§ TASK REQUIREMENTS:
Starting at the line that contains "Is skyscraper at" and running through the end of the data, format each line as a row of a Markdown table with columns Row and Text, numbered in order and skipping blank lines.

§ EXCERPTED RECORDS:

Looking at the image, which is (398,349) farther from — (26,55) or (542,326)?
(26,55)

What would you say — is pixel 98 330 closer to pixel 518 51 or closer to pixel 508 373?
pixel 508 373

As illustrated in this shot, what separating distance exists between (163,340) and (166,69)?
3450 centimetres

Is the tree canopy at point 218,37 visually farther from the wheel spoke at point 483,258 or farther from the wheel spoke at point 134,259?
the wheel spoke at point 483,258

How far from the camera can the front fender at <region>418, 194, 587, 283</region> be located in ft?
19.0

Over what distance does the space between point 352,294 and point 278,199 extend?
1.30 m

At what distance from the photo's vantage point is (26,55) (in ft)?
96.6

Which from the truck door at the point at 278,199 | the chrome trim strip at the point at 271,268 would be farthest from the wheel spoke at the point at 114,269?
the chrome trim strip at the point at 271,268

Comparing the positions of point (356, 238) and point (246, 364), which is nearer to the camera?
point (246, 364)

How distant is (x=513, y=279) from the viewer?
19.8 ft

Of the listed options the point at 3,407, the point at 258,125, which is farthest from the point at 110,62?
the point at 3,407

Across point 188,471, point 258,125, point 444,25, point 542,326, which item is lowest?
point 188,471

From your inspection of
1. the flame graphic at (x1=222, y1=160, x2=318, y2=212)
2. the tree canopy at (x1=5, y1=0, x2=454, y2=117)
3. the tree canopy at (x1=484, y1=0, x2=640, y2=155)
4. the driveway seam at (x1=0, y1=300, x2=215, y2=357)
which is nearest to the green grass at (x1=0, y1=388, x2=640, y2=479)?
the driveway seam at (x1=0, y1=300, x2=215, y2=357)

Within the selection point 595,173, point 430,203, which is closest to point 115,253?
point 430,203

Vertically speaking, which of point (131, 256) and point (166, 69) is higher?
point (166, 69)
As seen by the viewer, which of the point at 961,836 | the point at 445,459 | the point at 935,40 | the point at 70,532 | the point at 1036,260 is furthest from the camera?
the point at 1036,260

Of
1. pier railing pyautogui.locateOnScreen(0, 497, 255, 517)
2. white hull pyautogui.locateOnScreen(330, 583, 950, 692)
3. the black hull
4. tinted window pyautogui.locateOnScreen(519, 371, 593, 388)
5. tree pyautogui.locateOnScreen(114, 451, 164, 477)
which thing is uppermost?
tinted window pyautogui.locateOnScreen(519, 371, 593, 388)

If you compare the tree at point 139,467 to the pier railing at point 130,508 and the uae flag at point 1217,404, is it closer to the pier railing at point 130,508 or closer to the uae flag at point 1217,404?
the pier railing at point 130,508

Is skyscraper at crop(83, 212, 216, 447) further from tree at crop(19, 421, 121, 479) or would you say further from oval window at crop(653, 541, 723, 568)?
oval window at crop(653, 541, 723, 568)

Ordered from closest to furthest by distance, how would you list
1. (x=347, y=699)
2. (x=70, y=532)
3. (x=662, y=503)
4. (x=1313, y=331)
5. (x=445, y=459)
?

§ RESULT OF THIS TASK:
| Row | Text |
|---|---|
| 1 | Is skyscraper at crop(83, 212, 216, 447) further from tree at crop(19, 421, 121, 479) or would you say further from oval window at crop(653, 541, 723, 568)? |
| 2 | oval window at crop(653, 541, 723, 568) |
| 3 | Ordered from closest to furthest by distance, how would you list |
| 4 | 1. (x=347, y=699) |
| 5 | 2. (x=70, y=532) |
| 6 | 3. (x=662, y=503) |
| 7 | 4. (x=1313, y=331) |
| 8 | 5. (x=445, y=459) |
| 9 | ? |